Lebanon Hardwood argues that the FPB, too, was merely a pile of building materials — in this case, business personal property — at the time of the fire. But pulling this dicta out of context misses two important points: First, the Woodruffs had purchased a "Homeowner's Policy" insuring the structure as a dwelling, not just a building. The court was therefore not attempting to create a comprehensive definition of "building" that could apply to all parties and all situations; instead, it was explaining how the very act of demolition had long since rendered the structure no longer usable as a dwelling. In this case, by contrast, the policy originally provided coverage for a building, not a dwelling, and the deconstruction had not turned the FPB into something other than a building. In fact, Lebanon Hardboard admits the FPB was already in a state of serious disrepair and out of compliance with all modern building codes when it bought the industrial complex and before it began the deconstruction process. Yet Lebanon Hardboard still originally insured the FPB as a building.
Second, the court concluded that because the Woodruffs had insured the structure as a dwelling, their "limited interest in the structure as it stood at the time of the fire was not what the insurance company had contracted to insure." Id. at 562. This same principle is even more pronounced here. Lebanon Hardboard had actually deleted coverage and removed the FPB as a piece of "Covered Property" under the policy before the fire broke out. At that point, AXIS was no longer contracted to insure the FPB at all.
Nonetheless, Lebanon Hardboard makes two additional arguments in an attempt to secure coverage under the policy's business personal property provisions, both of which fail. First, Lebanon Hardboard points out that the terms of the policy do not require it to specifically identify the business personal property that is covered; the policy would cover machinery Lebanon Hardboard purchased and brought into or within 100 feet of a "Covered Property," for example, without any notice to AXIS. Lebanon Hardboard is correct. But the fact remains that the FPB was still a building at the time it was destroyed, and a building cannot be shoehorned into coverage under the policy's business personal property provision.

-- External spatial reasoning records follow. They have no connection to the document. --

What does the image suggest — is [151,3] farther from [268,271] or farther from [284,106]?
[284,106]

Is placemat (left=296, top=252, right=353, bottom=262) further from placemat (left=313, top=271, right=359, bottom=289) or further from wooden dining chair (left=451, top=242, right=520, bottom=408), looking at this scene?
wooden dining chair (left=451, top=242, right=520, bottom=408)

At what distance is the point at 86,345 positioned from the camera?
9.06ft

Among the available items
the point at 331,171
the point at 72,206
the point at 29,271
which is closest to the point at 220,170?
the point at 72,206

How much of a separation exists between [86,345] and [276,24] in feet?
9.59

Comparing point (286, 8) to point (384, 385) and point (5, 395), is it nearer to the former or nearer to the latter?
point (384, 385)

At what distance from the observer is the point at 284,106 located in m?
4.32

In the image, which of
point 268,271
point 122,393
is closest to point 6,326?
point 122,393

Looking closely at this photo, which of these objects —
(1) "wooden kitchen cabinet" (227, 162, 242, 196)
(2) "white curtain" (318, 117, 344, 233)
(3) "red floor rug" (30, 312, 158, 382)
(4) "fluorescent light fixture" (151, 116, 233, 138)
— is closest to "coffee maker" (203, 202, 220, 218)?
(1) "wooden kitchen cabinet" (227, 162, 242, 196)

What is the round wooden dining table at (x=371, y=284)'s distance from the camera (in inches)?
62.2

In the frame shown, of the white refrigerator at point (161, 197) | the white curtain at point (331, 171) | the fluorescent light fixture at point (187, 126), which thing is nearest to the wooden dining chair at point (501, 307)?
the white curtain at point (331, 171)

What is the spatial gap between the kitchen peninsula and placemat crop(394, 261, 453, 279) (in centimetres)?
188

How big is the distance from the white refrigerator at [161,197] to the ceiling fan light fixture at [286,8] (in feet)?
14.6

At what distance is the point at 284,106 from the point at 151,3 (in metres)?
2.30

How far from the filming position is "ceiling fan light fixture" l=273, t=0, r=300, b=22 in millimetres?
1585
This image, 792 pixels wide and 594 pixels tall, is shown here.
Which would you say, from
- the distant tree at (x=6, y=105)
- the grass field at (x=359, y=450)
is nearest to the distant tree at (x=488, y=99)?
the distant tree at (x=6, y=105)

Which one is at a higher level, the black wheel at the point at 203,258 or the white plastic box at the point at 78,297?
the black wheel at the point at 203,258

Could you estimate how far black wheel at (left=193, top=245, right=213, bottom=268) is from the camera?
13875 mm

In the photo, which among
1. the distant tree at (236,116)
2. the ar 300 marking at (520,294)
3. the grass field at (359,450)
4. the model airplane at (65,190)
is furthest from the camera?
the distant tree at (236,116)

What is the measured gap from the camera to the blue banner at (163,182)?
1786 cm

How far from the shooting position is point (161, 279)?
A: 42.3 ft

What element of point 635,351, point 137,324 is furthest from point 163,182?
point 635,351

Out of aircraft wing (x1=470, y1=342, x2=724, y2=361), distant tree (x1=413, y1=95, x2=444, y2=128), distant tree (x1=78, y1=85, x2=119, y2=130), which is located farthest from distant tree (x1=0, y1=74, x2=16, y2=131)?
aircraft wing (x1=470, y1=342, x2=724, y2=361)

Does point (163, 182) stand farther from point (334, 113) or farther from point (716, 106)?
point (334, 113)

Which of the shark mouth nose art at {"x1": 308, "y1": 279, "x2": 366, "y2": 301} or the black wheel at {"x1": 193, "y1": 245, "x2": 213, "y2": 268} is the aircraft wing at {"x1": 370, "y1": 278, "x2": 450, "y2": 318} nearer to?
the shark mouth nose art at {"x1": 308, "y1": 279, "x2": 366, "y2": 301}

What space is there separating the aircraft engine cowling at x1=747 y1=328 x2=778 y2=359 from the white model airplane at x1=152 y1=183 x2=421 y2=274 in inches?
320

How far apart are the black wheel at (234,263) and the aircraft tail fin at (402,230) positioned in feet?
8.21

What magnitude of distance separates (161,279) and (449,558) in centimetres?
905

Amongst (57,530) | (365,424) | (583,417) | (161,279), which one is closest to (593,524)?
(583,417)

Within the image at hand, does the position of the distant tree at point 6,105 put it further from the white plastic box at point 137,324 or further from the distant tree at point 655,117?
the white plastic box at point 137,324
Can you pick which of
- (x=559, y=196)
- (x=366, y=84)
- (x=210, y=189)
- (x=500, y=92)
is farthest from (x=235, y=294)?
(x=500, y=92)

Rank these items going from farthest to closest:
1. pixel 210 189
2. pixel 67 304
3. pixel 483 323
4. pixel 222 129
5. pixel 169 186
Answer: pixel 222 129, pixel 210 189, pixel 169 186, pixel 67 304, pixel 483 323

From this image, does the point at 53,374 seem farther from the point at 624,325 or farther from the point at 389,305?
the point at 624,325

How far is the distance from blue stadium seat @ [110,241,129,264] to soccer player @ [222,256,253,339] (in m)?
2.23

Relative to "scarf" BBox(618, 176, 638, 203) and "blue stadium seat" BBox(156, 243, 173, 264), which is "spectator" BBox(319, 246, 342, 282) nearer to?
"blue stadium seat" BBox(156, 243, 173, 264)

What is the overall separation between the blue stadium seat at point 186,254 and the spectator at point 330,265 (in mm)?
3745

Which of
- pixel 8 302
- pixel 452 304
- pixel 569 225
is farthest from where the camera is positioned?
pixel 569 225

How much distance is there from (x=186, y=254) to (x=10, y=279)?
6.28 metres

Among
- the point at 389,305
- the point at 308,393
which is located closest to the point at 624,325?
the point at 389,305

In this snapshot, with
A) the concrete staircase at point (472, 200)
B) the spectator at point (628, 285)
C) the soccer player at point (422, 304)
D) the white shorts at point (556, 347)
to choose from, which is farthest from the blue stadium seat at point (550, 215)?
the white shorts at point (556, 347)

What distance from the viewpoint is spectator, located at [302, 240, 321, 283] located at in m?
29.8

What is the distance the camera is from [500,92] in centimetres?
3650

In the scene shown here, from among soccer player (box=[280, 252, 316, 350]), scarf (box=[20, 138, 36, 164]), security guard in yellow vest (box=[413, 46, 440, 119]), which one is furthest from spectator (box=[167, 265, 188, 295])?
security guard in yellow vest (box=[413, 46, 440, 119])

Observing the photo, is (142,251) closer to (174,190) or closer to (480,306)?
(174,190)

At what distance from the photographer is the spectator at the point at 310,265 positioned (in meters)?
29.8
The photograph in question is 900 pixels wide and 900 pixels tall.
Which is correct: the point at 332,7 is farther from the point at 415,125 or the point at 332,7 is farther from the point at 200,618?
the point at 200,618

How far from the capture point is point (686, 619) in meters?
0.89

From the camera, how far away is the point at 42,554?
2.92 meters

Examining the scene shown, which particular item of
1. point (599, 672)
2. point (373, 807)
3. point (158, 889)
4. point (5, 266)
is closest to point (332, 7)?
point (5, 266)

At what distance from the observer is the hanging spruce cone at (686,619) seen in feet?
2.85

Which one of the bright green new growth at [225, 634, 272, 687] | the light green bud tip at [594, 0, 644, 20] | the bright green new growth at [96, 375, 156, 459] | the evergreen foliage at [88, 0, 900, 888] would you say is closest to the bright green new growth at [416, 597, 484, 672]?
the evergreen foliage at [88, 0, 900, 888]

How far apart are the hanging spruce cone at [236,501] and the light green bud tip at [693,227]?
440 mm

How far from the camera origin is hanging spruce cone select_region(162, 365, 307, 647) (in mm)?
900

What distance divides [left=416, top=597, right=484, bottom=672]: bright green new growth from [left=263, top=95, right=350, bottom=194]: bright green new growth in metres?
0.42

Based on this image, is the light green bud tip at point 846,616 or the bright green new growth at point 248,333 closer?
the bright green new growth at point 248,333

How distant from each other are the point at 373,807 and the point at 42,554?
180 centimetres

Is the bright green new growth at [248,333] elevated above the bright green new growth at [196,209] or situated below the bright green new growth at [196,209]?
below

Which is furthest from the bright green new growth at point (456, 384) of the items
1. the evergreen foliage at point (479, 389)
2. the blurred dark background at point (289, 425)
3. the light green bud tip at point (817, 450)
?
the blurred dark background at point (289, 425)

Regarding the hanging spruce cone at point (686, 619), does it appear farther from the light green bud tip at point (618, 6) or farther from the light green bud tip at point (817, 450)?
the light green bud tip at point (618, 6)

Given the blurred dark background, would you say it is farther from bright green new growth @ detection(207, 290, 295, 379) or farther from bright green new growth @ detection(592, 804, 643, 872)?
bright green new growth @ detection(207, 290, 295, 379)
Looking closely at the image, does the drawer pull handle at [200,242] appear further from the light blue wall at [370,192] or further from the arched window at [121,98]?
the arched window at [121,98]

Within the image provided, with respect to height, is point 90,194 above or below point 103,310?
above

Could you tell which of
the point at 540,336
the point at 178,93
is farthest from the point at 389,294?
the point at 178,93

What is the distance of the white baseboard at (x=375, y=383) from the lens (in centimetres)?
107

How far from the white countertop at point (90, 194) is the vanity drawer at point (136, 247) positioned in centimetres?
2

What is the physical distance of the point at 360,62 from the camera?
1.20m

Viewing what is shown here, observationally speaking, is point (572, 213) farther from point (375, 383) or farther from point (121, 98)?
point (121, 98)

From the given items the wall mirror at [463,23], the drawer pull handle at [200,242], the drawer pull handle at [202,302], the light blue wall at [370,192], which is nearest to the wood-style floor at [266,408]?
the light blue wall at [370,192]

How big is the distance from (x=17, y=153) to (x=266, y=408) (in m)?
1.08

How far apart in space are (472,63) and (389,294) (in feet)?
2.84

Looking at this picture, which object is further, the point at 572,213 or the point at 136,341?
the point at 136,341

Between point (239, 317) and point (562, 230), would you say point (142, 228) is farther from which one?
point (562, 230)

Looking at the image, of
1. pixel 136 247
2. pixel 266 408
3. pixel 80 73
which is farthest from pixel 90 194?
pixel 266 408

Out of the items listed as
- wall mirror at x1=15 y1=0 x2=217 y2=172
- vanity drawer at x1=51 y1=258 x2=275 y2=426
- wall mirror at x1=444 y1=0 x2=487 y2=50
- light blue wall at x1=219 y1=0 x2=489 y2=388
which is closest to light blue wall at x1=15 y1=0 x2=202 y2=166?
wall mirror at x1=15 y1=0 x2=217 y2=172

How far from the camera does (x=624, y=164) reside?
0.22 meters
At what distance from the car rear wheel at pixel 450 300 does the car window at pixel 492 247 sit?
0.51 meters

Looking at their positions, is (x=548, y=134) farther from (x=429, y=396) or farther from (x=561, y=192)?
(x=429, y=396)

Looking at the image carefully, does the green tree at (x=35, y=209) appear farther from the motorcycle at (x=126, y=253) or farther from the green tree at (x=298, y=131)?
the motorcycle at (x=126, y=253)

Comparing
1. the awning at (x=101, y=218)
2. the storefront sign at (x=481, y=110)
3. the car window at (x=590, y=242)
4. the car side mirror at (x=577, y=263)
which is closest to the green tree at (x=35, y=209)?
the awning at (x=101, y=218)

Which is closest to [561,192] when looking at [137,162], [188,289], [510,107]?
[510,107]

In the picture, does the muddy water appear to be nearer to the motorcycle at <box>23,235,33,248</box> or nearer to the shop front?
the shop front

Second, Lebanon Hardboard argues it provided notice to AXIS's managing agent, Crump Insurance, that it intended to treat the FPB as business personal property beginning in March of 2006 when it deleted the FPB from the policy's declaration as a "Covered Property." But neither Lebanon Hardboard's intent nor its prior notice to AXIS can transform what is a building into something other than a building. Sometimes, things really are as simple as they appear.
CONCLUSION
The FPB was a building at the time it was destroyed by fire. Because it was removed as a "Covered Property" from the policy almost six months before the fire, there is no coverage under the policy's building coverage terms. And because it was a building at the time of the fire, there is also no coverage under the policy's business personal property terms. Based on the foregoing, AXIS's motion for summary judgment is GRANTED.IT IS SO ORDERED.